• No results found

Stap 5.2 Fysieke overdracht

5. DEEL 4 De Limburgse acquisitiekarakteristieken; een vergelijking van speerpunten

5.3 Bevindingen per speerpunt

5.3.1 Het collectieprofiel en de bestandsanalyse

De onderzochte instellingen beschikken over verschillende collectieprofielen. Deze zijn soms verwoord in de statuten, zoals bij de stichtingen. Enkele instellingen hebben aparte collectieprofielen ontwikkeld. De gemeenschappelijke factor van de bestudeerde collecties en profielen is het plaatselijke of regionale karakter. Het gaat dan om een plaats, een regio of, zoals bij het Limburgs Museum en het SHCL, de hele provincie Limburg. Verder leggen alle instellingen in meer of mindere maten de nadruk op het belang van behoud van kennis, geschiedenis en cultuur; het opvullen van leemten en hiaten. De historische begrenzing ligt, met uitzondering van Rijckheyt, bij de achttiende eeuw; er wordt vooral gefocust op de negentiende tot en met de eenentwintigste eeuw.

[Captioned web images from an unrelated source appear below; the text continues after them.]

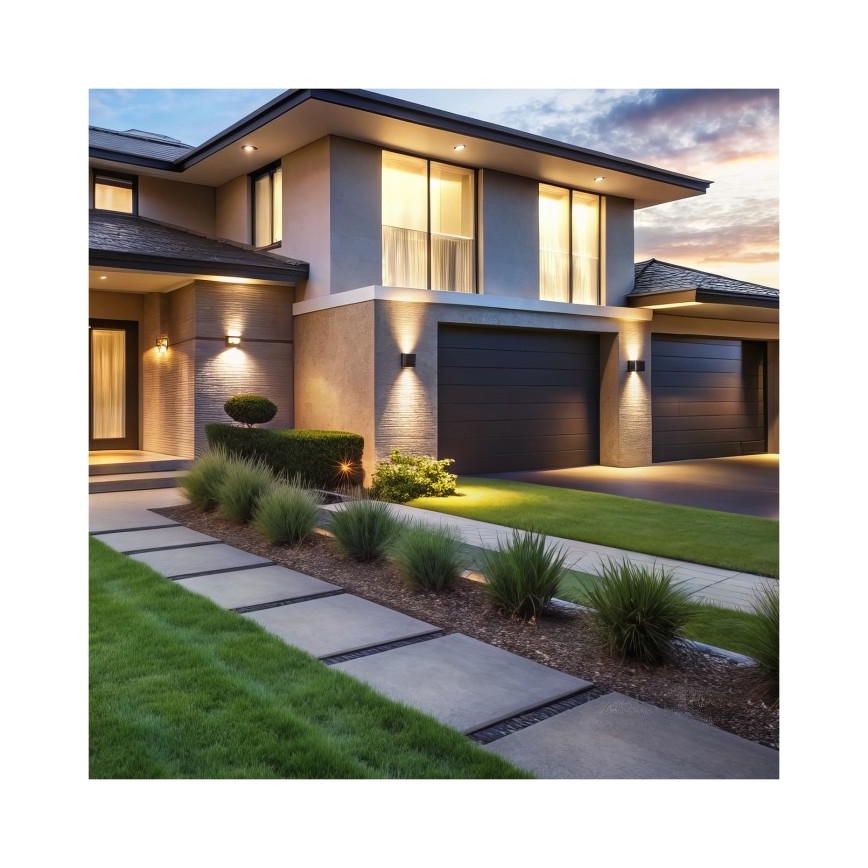 Уличный светодиодный настенный светильник QUERK 2xLED/3W/230V 3000K IP54 черный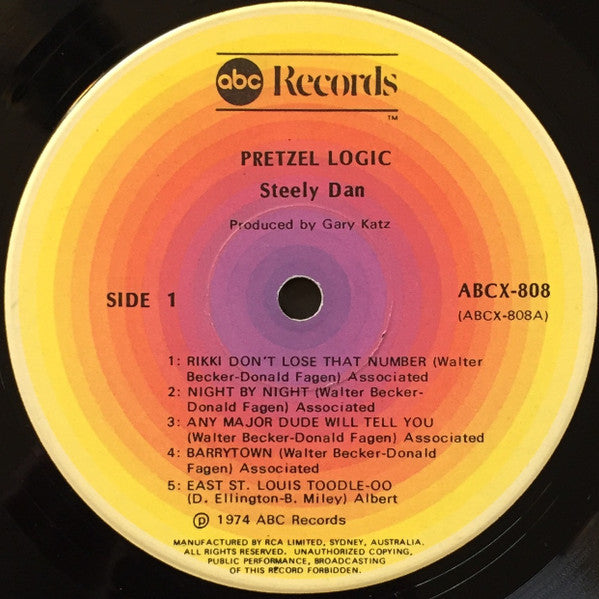 Steely Dan – Pretzel Logic LP vinyl record, image 4 of 5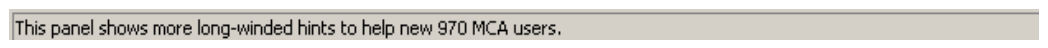 New User Hints Bar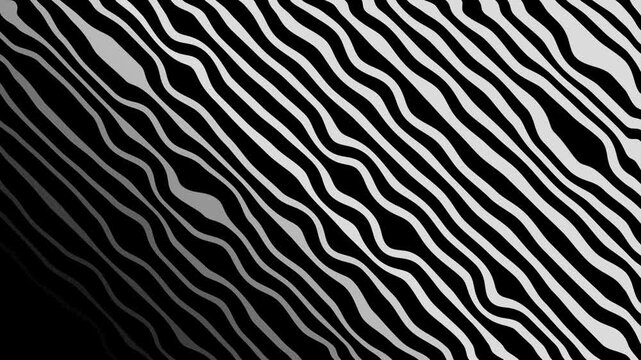 Abstract monochromatic wavy line pattern suitable for backgrounds, print designs, textiles, and modern digital art projects. Optical illusion mesmerizing.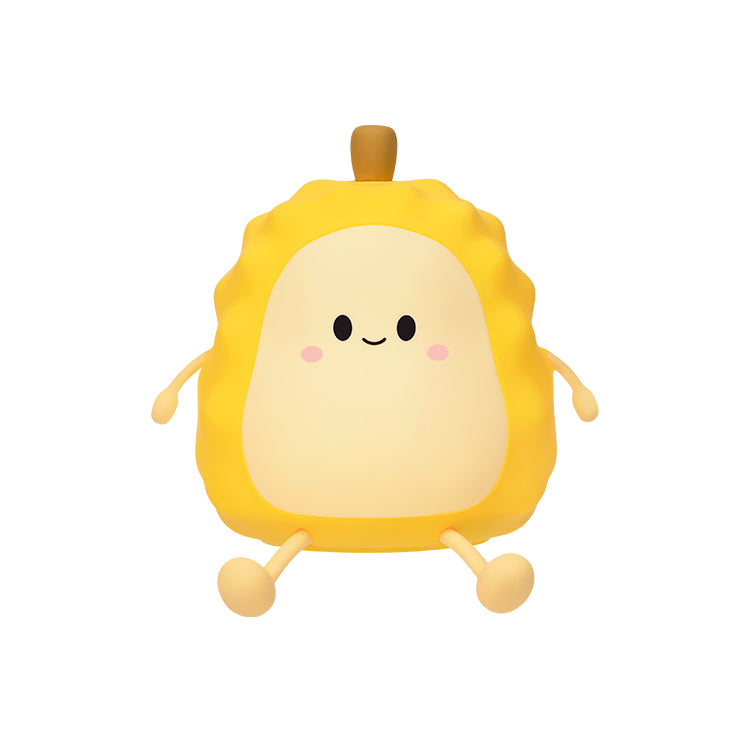 Night Light for Kids, Cute Silicone Durian Nursery Light for Baby Room and Toddler, Rechargeable LED Fruits Decor Nightlight for Girls and Boys, Portable Kawaii Lamp Birthday Gift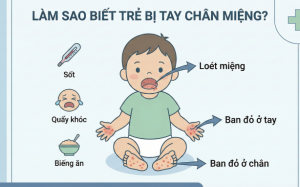 Làm sao để biết trẻ bị tay chân miệng?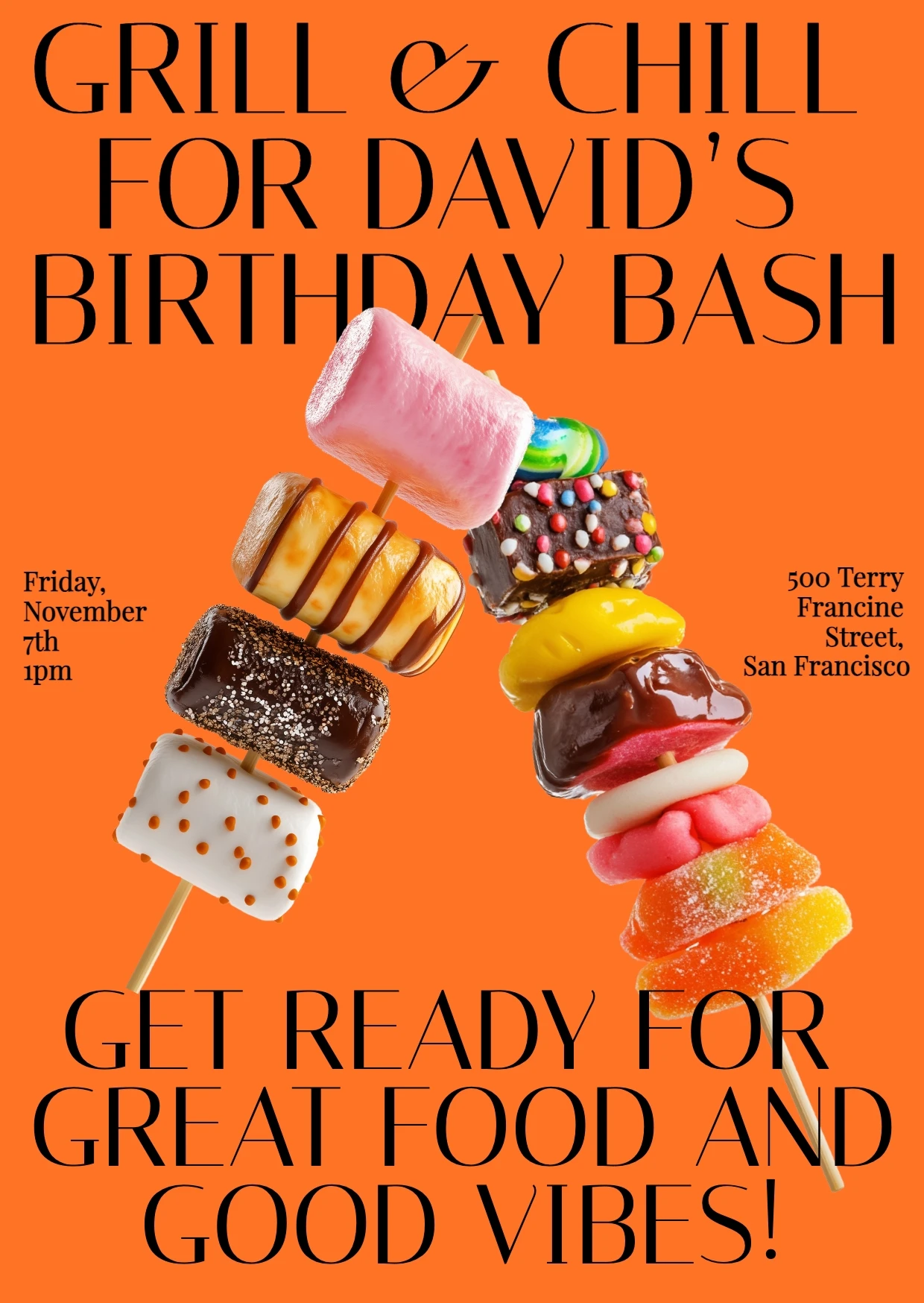 Bold Edgy  Birthday Invitation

De aanwezige archieven en collecties zijn niet alleen in omvang zeer verschillend, ook de onderverdeling in rubrieken en het gebruik van collectiebeheerssystemen loopt sterk uiteen.236 Gezien de gemaakte afspraken, over bijvoorbeeld de archieven van parochies die bij de gemeentelijke instellingen worden ondergebracht, en de relatieve onafhankelijkheid van de instelling bij opstelling van deze rubrieken en het gebruik van een collectiebeheerssysteem in het verleden, is dat niet verwonderlijk. Alleen het Gemeentearchief Weert heeft bij het opstellen van de collectie gekozen voor een weergave waarbij particuliere archieven apart zijn weergegeven.

5.3.2 Het acquisitieprofiel en/of het acquisitiebeleid

De bestudeerde instellingen hebben een duidelijke en vastgelegde visie ten aanzien van acquisitie. Met uitzondering van het Gemeentearchief Roermond, dat momenteel alleen over een pilot acquisitieplan voor migranten beschikt, werken alle instellingen met in acquisitieprofielen of acquisitiebeleid vastgestelde criteria. De meeste instellingen hanteren daarnaast nog enkele aanvullende criteria of aandachtspunten. Het feit dat geen enkele instelling deze criteria, aanvullingen en aandachtspunten publiekelijk beschikbaar heeft gesteld kan er op duiden dat deze vooral zijn samengesteld voor interngebruik.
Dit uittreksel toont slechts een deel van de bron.